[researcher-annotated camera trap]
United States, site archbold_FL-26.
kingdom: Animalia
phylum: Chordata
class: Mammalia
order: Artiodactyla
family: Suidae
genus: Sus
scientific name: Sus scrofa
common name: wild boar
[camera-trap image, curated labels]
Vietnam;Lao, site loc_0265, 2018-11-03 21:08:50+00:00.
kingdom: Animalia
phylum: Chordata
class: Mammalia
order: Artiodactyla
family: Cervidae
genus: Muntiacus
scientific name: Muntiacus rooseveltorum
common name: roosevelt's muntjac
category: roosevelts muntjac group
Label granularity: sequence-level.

--

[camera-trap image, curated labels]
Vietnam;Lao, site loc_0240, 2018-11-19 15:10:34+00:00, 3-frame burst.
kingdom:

Instructions for the task – Lines in the data that hold "Vietnam" must be located and copied.

Answer to this exercise –
Vietnam;Lao, site loc_0265, 2018-11-03 21:08:50+00:00.
Vietnam;Lao, site loc_0240, 2018-11-19 15:10:34+00:00, 3-frame burst.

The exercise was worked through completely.